Work instructions:
The expected response is the complete listing below, restated exactly, with its pictures omitted.
[Data excerpts Boundary: Start]
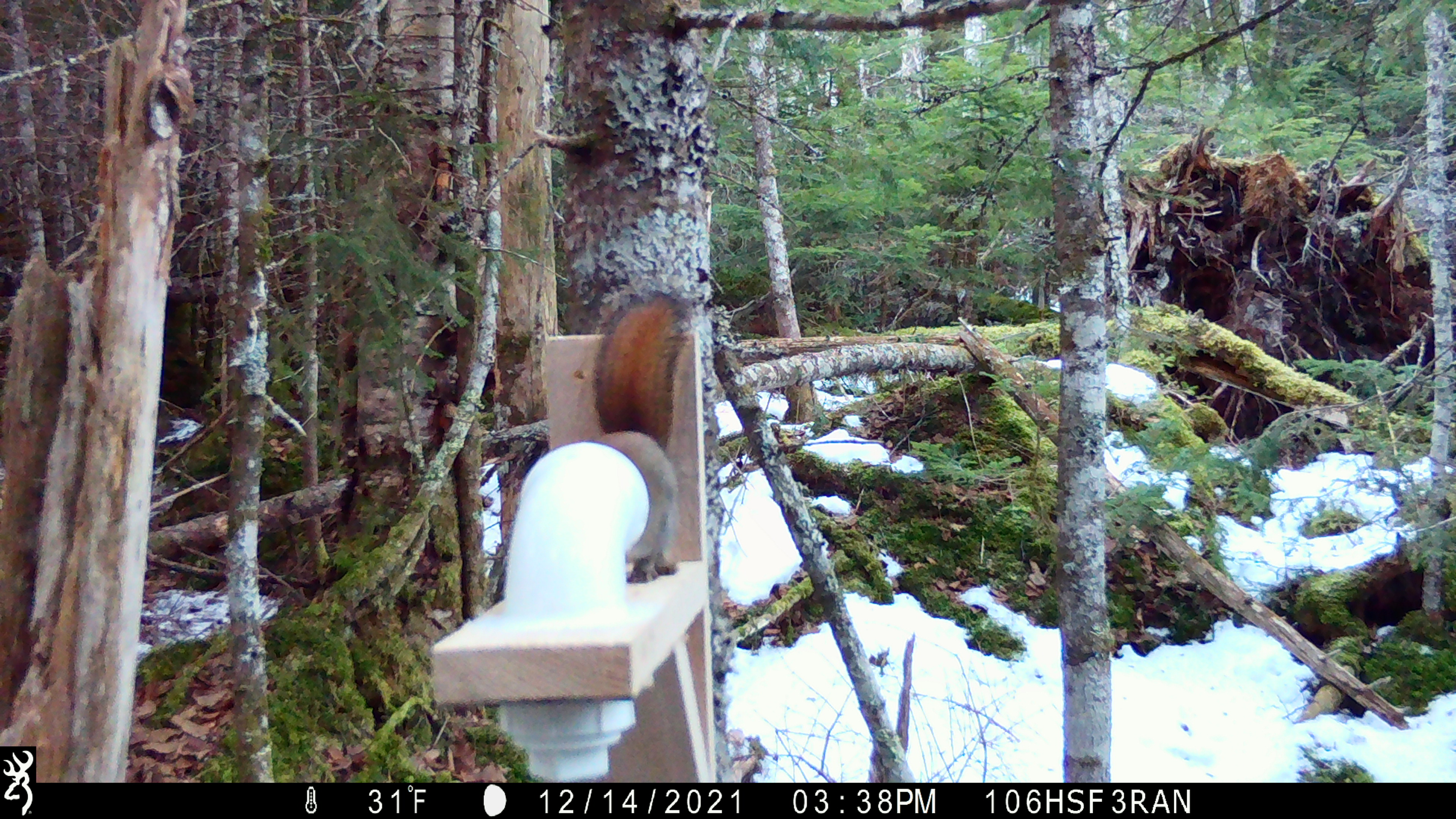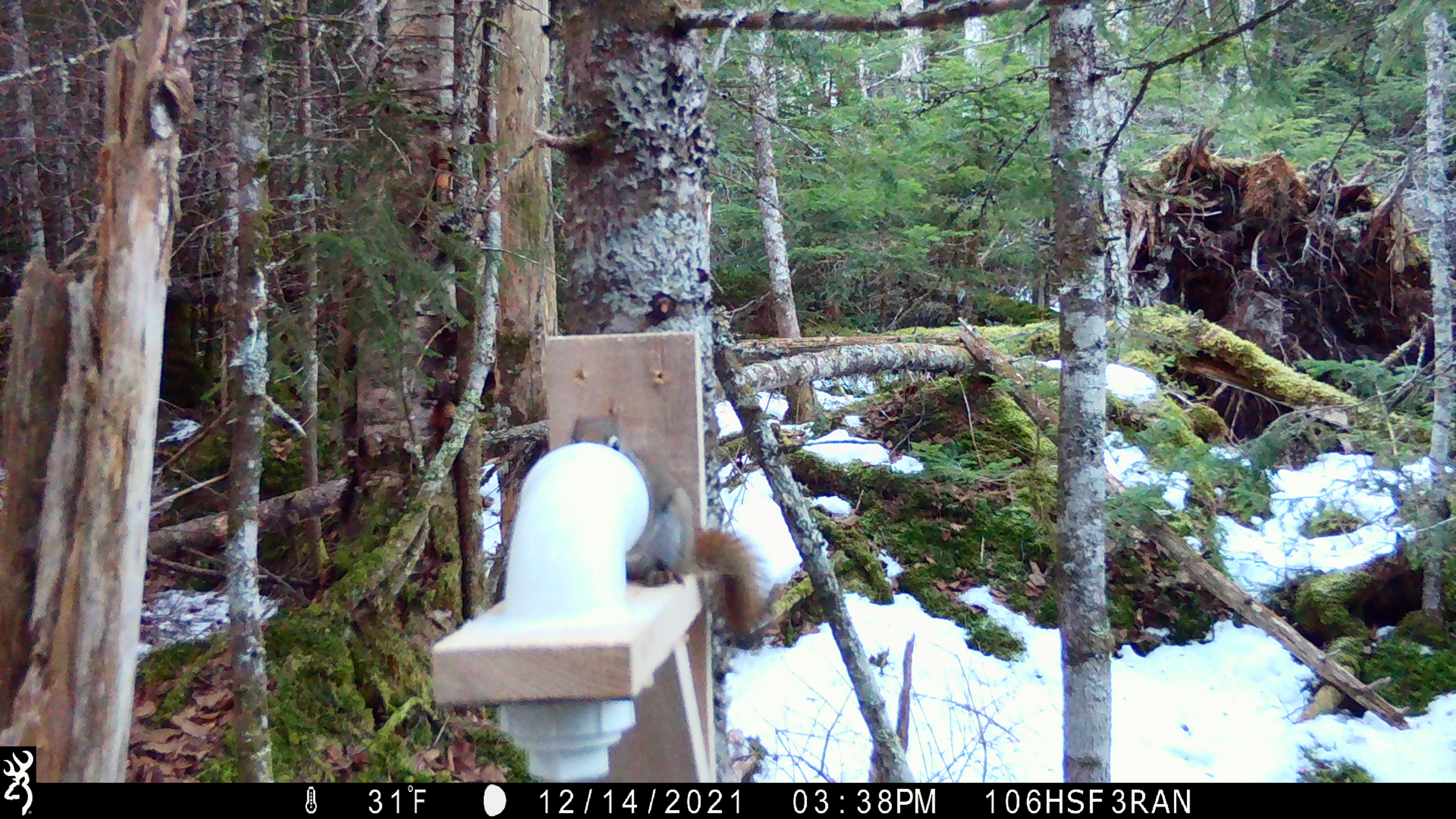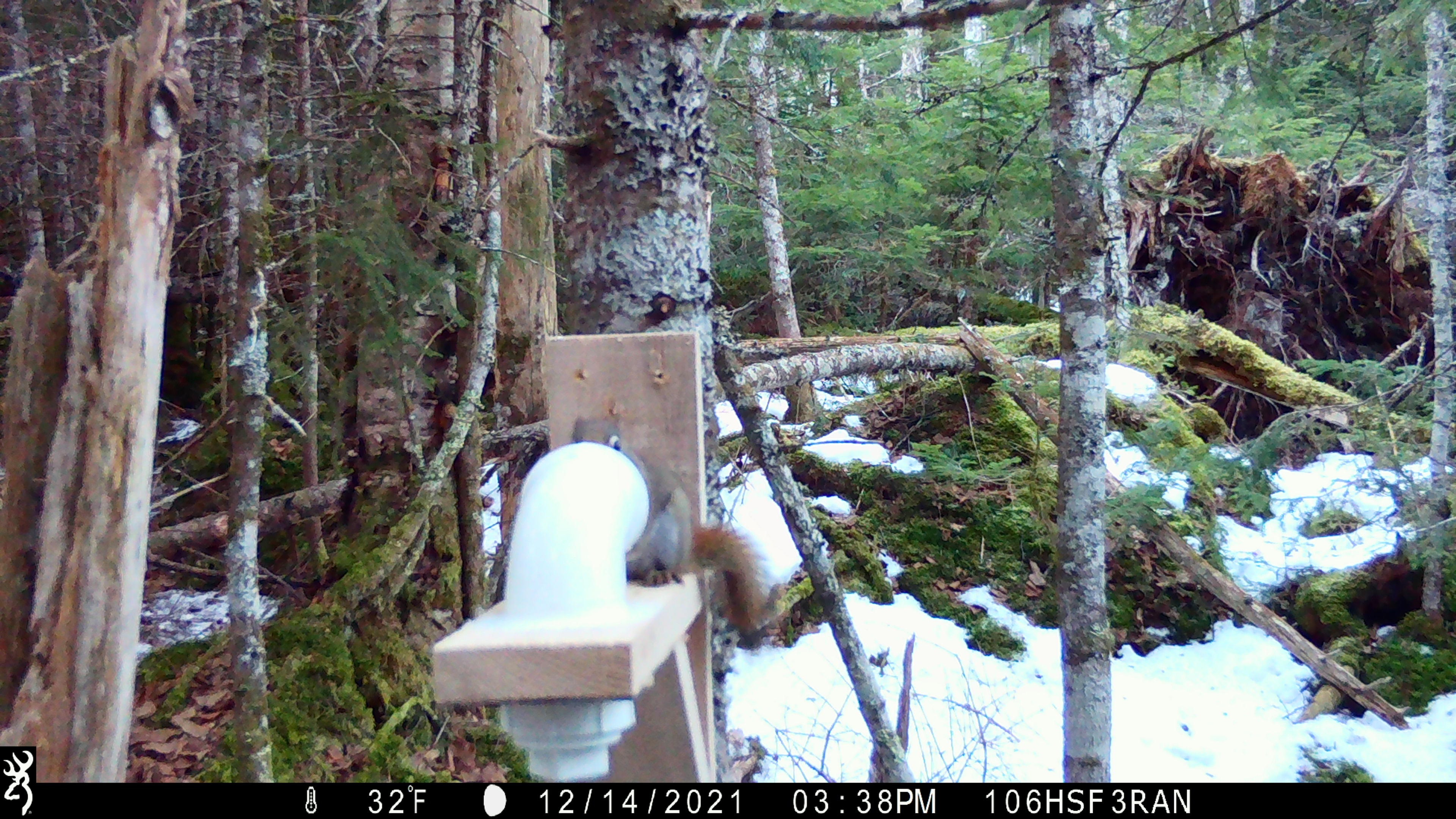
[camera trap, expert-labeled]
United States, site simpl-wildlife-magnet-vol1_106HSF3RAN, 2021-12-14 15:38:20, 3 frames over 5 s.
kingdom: Animalia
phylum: Chordata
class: Mammalia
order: Rodentia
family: Sciuridae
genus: Tamiasciurus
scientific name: Tamiasciurus hudsonicus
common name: red squirrel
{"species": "red squirrel (Tamiasciurus hudsonicus)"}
[Data excerpts Boundary: End]
Answer to this exercise:
[camera trap, expert-labeled]
United States, site simpl-wildlife-magnet-vol1_106HSF3RAN, 2021-12-14 15:38:20, 3 frames over 5 s.
kingdom: Animalia
phylum: Chordata
class: Mammalia
order: Rodentia
family: Sciuridae
genus: Tamiasciurus
scientific name: Tamiasciurus hudsonicus
common name: red squirrel
{"species": "red squirrel (Tamiasciurus hudsonicus)"}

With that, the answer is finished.